BB: Mina. She’s tough and interesting and has the biggest changes in store for her. I always felt that she got short shrift in the original. She’s tough, she’s smart, and she’ll face down the undead to save herself and her friends. Teenage girls are tougher today. She couldn’t remain an innocent vessel who only had thoughts for her husband and none for herself. She needed to get a life. So, she did.
Van Hesling was really fun to modernize too as I tried to make him a rational scientist with a practical core, but still a handy guy with a stake.
EKA: You could have set this modernized version of DRACULA almost anywhere, since it’s a retelling. But you chose New York as the primary setting. Why?
BB: Pragmatically, it’s the closest shipping port to Romania, so a logical choice for the Count’s container. But, really, I adore New York. I’d been in New York on tour a few weeks before I started the story. New York has that big city energy, the kind that’s open all night, just like Dracula needs. It has skyscrapers that any bat would adore, old stone buildings where the Count could feel at home, so many people that it would be hard to track him down, and a modern sensibility that he’ll need to understand if he’s going to interact in the 21st century.
EKA: One really cool thing about iDRAKULA was the way the doctors in the story were looking at vampirism. Did you do much medical research while you were writing?
BB: I’d done the research on hemolytic anemia (yes, it exists) for another project. I think the first thing modern people would do when confronted with someone with symptoms like Jonathan and Lucy is try to find a medical reason for these supernatural changes, so I had to research what vampirism might look like to a worried and conscientious doctor. That led to the anemia and also the spleen.
EKA: Vampires are, obviously, a major trend in YA recently. Were you apprehensive to put another vampire book out there? How have folks reacted to your throwing your hat in the ring, so to speak?
BB: Remember how I said above that I tried not to think about it? Denial can be a writer’s best friend. Worry less has been my mantra lately. I tried to write the best, most interesting story I could and leave the market up to the market. In the final analysis, I think that’s all a writer can do. Trust in the story.
Reactions have been overwhelmingly positive, which definitely helped.

# TASK ITEM A
Write out the iDRAKULA interview word for word, everything from "BB: Mina. She’s" down to "primary setting. Why?".
# TASK ITEM B
Pick up the iDRAKULA interview after its last sentence and continue it.

(Collected data)
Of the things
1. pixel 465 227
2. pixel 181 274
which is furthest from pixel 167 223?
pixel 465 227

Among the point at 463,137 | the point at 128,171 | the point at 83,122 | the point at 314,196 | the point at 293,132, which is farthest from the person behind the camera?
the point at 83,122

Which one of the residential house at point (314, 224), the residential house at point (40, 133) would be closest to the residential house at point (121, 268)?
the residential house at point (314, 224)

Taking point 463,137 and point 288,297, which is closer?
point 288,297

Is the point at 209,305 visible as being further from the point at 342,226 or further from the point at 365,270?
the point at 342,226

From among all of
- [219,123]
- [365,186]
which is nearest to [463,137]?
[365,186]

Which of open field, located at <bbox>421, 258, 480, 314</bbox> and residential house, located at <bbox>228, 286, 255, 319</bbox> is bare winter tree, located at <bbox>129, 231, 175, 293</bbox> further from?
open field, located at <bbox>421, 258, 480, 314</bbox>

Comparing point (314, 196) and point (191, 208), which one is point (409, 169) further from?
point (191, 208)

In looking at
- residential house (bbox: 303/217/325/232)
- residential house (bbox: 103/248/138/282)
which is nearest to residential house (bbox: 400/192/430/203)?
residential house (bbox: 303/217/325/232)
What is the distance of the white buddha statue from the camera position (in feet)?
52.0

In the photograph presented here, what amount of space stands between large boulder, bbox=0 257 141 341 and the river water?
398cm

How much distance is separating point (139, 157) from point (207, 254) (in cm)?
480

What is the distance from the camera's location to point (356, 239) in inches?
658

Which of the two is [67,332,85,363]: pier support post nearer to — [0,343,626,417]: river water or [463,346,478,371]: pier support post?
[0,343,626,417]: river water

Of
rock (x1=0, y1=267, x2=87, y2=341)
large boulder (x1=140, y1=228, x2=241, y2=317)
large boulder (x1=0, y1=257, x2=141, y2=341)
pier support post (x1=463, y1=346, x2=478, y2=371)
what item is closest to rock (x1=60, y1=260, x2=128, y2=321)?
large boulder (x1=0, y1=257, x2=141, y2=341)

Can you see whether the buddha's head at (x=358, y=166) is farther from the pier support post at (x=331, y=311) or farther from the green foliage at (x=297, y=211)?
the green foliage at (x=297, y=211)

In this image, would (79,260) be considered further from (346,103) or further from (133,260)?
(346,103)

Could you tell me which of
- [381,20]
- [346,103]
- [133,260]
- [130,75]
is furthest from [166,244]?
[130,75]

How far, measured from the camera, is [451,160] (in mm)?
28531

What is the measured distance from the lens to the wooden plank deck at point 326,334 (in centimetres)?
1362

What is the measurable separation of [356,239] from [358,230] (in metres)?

# RESPONSE BOX A
BB: Mina. She’s tough and interesting and has the biggest changes in store for her. I always felt that she got short shrift in the original. She’s tough, she’s smart, and she’ll face down the undead to save herself and her friends. Teenage girls are tougher today. She couldn’t remain an innocent vessel who only had thoughts for her husband and none for herself. She needed to get a life. So, she did.
Van Hesling was really fun to modernize too as I tried to make him a rational scientist with a practical core, but still a handy guy with a stake.
EKA: You could have set this modernized version of DRACULA almost anywhere, since it’s a retelling. But you chose New York as the primary setting. Why?

# RESPONSE BOX B
EKA: Are you working on any further cell phone novels? Is it a format that you enjoy?
BB: I just finished up iFRANKENSTEIN, about a homeschooled kid who creates a monster called Virtual Victor who quickly starts destroying his life (they grow up so fast!).
I love the format. It forces me to think in a completely different way. I wrote another series as Rebecca Cantrell that’s historical literary mysteries set in 1930s Berlin. Those books are long, descriptive, and extensively researched. For the iMONSTER books, I use a different part of my brain. They’re supposed to be fun and funny. I want to put a new spin on old classics that draws in new readers and challenge myself to use new storytelling media. I try to balance true horrors with imagined ones.
EKA: What have you read lately that you loved?
BB: I just read ENDER’S GAME by Orson Scott Card. I can’t believe I didn’t read it years ago. It’s a riveting story about a young boy being trained to protect the Earth from invading aliens, but at a great personal cost. It makes you think about freedom of will, self defense, the rights of the one versus the rights of the many, acceptable use of force, and the life of one small boy. Great stuff.
EKA: What are you working on now? Or is it top secret?
BB: I just finished the screenplay for iDRAKULA. Next on my list is the fourth book in the Hannah Vogel mystery series: A CITY OF BROKEN GLASS about Kristallnacht in Berlin.
Big thanks to Bekka Black! I’m pretty psyched to hear that we’ll be seeing iFRANKENSTEIN in the near future! And if you still haven’t read iDRAKULA, get to it!